Source passage:

┄┄┄┄┄┄┄┄┄┄

The Los Angeles County Board of Supervisors voted unanimously on Tuesday to study a ban on raves at county facilities after two women collapsed from suspected drug overdoses over the weekend at the L.A. County Fairgrounds and later died.
The proposed plan will be presented in two weeks to supervisors for further approval and will also propose new steps to improve health and safety protections.
“As we move forward, more measures need to be considered to create a safe environment for all patrons and a zero tolerance for illicit drugs,” Supervisor Hilda Solis said.
The deaths occurred on the opening night of the Hard Summer music festival in Pomona and have raised new concerns about whether officials can do more to deal with drug issues at the events.
After a teenage girl’s fatal overdose in 2010 at the Electric Daisy Carnival at the Los Angeles Memorial Coliseum, a task force created by county supervisors recommended a series of preventive measures at the electronic dance music festivals known as raves — including ensuring adequate pathways for medical personnel, ample water stations, screening upon entry for drug paraphernalia and illicit drugs, and sufficient security.

┄┄┄┄┄┄┄┄┄┄

Available data:
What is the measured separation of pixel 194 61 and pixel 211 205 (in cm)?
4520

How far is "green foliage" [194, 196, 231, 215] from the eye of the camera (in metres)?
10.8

┄┄┄┄┄┄┄┄┄┄

Task 1: Name each preventive measure that the task force recommended for raves, according to the news report on the proposed rave ban.
Task 2: According to the news report on the proposed rave ban, at which event and venue did the teenage girl's fatal overdose occur in 2010?
Task 3: Resume the news report on the proposed rave ban, picking up directly after its final sentence.

Written answer 1:
- Ensuring adequate pathways for medical personnel
- Ample water stations
- Screening upon entry for drug paraphernalia and illicit drugs
- Sufficient security

Written answer 2: It occurred at the Electric Daisy Carnival at the Los Angeles Memorial Coliseum.

Written answer 3:
Cynthia Harding, the county’s interim public health director, said she did not know whether any of those precautions were in place in Pomona for Hard Summer at the Fairplex, which is operated by the nonprofit Los Angeles County Fair Assn. on land mostly leased from Los Angeles County government.
Mary Wickham, interim legal counsel for the county, said officials “are gathering the facts on exactly what was done.” She also said the county is looking closely at the next Hard event, scheduled for Sept. 10 at the Fairplex. “We will be operating on a timetable to address these issues prior to that date,” she said.
Solis called Monday for a temporary ban on raves on county property, similar to one imposed at the Coliseum after the 2010 fatal overdose at the Coliseum.
Solis said the action the board took at that time was insufficient and that stronger measures are needed now.
“Obviously this is of great concern and very tragic, and I cannot underscore how distraught it is to know two young women are going out to a concert and have to lose their lives thinking they are going to be enjoying themselves.”
Solis’ spokeswoman said the county was not yet taking steps to halt the Sept. 10 event. “At this point, they are just asking for a report. There is no ban."
Supervisor Sheila Kuehl said the county would also need to consider whether already existing contracts with rave producers might be affected by the proposed ban.
The women died of suspected drug overdoses Saturday night, said Lt. Fred Corral of the county coroner’s office. One was identified as 18-year-old Tracy Nguyen of West Covina, who was entering her second year at UCLA. The second was identified Tuesday by the Los Angeles County coroner’s office as Katie Rebecca Dix, 19, of Camarillo.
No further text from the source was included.